WHAT IS REQUIRED: Lines from the entries below that hold "United" form the answer; copy all of them.

╭─ DATASET RECORDS

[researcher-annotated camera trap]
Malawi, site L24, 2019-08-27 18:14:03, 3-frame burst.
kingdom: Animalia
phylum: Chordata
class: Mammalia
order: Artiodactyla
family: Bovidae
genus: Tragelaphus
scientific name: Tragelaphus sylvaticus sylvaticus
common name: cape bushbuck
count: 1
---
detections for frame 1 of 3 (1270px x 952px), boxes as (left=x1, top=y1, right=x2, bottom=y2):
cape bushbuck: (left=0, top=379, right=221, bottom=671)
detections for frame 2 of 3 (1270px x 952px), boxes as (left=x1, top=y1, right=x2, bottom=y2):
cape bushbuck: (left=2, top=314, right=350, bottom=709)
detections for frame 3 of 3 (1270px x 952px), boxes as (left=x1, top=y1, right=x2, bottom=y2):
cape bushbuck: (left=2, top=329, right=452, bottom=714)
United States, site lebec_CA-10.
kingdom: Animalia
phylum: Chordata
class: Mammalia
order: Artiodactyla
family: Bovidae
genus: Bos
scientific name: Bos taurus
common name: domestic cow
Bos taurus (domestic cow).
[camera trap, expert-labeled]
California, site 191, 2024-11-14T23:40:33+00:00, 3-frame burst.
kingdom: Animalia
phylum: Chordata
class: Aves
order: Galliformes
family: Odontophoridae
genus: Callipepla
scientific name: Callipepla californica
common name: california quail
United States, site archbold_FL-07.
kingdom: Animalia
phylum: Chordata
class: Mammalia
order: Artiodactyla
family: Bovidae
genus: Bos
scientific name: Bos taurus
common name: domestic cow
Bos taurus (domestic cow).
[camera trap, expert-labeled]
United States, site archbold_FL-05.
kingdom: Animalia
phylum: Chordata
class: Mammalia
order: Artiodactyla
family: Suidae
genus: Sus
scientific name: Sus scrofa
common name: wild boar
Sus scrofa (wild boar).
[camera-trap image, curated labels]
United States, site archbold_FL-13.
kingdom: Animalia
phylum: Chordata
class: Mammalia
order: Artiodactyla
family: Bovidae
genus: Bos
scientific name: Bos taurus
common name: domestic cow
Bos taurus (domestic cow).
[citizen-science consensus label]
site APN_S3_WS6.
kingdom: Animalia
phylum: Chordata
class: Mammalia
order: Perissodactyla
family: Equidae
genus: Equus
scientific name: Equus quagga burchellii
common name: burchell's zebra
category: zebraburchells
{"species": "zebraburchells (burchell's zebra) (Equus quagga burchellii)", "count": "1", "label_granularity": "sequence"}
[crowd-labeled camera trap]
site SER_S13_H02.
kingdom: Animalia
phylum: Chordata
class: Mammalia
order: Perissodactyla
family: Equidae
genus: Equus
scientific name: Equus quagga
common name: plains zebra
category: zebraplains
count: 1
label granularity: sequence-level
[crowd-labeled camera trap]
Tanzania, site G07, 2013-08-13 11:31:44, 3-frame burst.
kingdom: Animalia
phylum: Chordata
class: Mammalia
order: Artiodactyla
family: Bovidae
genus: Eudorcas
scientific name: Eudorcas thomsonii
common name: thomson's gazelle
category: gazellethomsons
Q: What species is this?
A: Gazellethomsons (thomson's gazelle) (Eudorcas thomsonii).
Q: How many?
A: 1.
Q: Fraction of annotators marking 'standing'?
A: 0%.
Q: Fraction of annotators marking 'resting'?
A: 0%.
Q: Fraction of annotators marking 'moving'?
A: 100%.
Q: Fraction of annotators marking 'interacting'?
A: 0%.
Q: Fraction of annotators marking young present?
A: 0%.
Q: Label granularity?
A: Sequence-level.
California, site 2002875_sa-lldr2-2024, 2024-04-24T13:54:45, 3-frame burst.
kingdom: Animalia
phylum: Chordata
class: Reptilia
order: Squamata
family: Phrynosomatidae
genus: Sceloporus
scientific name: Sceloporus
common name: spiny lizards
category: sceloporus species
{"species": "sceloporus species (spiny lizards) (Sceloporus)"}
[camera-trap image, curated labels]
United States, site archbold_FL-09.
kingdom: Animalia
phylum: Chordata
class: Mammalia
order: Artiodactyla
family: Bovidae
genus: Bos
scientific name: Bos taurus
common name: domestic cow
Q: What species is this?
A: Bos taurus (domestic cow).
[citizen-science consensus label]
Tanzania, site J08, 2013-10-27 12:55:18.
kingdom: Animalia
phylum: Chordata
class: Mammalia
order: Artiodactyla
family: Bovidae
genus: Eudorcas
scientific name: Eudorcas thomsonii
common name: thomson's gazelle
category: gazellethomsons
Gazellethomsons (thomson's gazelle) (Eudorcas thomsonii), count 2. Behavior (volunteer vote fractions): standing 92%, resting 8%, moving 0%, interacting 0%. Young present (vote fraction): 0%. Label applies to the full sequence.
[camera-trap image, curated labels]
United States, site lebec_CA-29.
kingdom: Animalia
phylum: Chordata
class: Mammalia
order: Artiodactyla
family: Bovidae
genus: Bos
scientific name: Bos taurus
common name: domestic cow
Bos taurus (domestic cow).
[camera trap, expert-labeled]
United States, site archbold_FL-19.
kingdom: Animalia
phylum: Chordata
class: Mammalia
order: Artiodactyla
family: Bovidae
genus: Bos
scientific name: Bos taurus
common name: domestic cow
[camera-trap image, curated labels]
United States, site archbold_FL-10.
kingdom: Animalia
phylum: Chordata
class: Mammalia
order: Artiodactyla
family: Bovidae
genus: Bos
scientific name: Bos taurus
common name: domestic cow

╰─

ANSWER SECTION:
United States, site lebec_CA-10.
United States, site archbold_FL-07.
United States, site archbold_FL-05.
United States, site archbold_FL-13.
United States, site archbold_FL-09.
United States, site lebec_CA-29.
United States, site archbold_FL-19.
United States, site archbold_FL-10.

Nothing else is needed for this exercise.